The big data revolution has taken shape. There are now few aspects of business which cannot benefit from the revolutionary trend, and there are few more convincing arguments to leaders, than the opportunity to save costs and drive up profits. Simply through a better knowledge of customers and a greater understanding of business units, any company can significantly lower unnecessary outlay and maximise productivity and efficiency.
> See also: Big data: not a magic pill, but an antidote
Startup guru Eric Reis has written on the importance of running a ‘lean startup’, something which is arguably easier when you are a small business. However, there are some very simple means by which larger organisations can reduce costs through data:
A better knowledge of customers
To any organisation, understanding customers is essential, however, understanding your customers must go beyond simply knowing the sort of products they like. This needs to be extended to critical facts such as where they live. Knowing that one individual lives with other customers is highly relevant as it is pointless to send out three catalogues to three people who have the same home address, for example. One will suffice, and will also save money.
Equally, an awareness of customer shopping habits or spending will also reduce costs. Some people for example do not tend to buy discounted or reduced items, and others only buy at a discount. It is therefore more efficient in the retail space to market new products to some customers, and advertise that you have a sale on to others. Getting hold of this sort of data, is a relatively simple process for data processing systems and simply allows for focused marketing. There is little point marketing to customers who are not interested. It can be expensive, and will not result in any more or less sales.
> See also: The NHS is sick- big data could be the cure
One example of a company who saved money by embracing big data is PCM, a large direct marketer of technology products. They found that the money they were spending to acquire customers was actually being used to re-acquire the same customers over and over again.
This is not an efficient use of funds, and a trap that increasing numbers of businesses are falling into. Re-marketing to existing customers is important, but this group do not need convincing that your service is the one for them. This prompted PCM to invest in big data analytics technology that makes it possible to recognise existing customers and to efficiently re-market to this group without having to pay for expensive acquisition campaigns like AdWords.
Better knowledge of business units
For many organisations implementing big data projects, the focus has been external, with marketing one of the clearest ways by which companies can benefit from the insight provided. Although this has been the focus, as any CEO will tell you, it is important to gain control of internal costs. A better knowledge of business units and the way they interact and function can allow organisations to maximise productivity, cut waste and therefore save money.
The growth in dependence on IT has provided greater opportunities to monitor the movement of data through an organisation. Data can now hold teams and people accountable. Examining the distribution of data within a company and the results of different business units, leaders can get an overall view of the organisation’s direction, identify problematic and over performing units and make changes to maximise productivity and efficiency.

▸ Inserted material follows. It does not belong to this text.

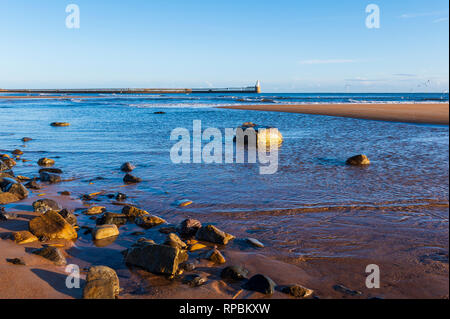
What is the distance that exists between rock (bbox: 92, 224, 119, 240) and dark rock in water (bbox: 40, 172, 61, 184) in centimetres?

> See also: Big data is the future of industry, says GE
According to a McKinsey report on the Social Economy, investment and acting on social business data can result in a 20-25% increase in knowledge worker productivity in consumer and professional service sectors.
This increase in productivity will result in more creativity, and less time and resources going to waste, ensuring costs are kept to a minimum and organisations get the best out of their staff.
No matter what market a business operates, maintaining agility and keeping costs to a minimum will pay significant dividends. Especially in larger organisations where individual marketing efforts and productivity are more difficult to identify, data can make a real difference in saving money. Saving money is one of the lesser known benefits of big data, and yet another critical reason for businesses to examine the opportunities available within this evolving technology.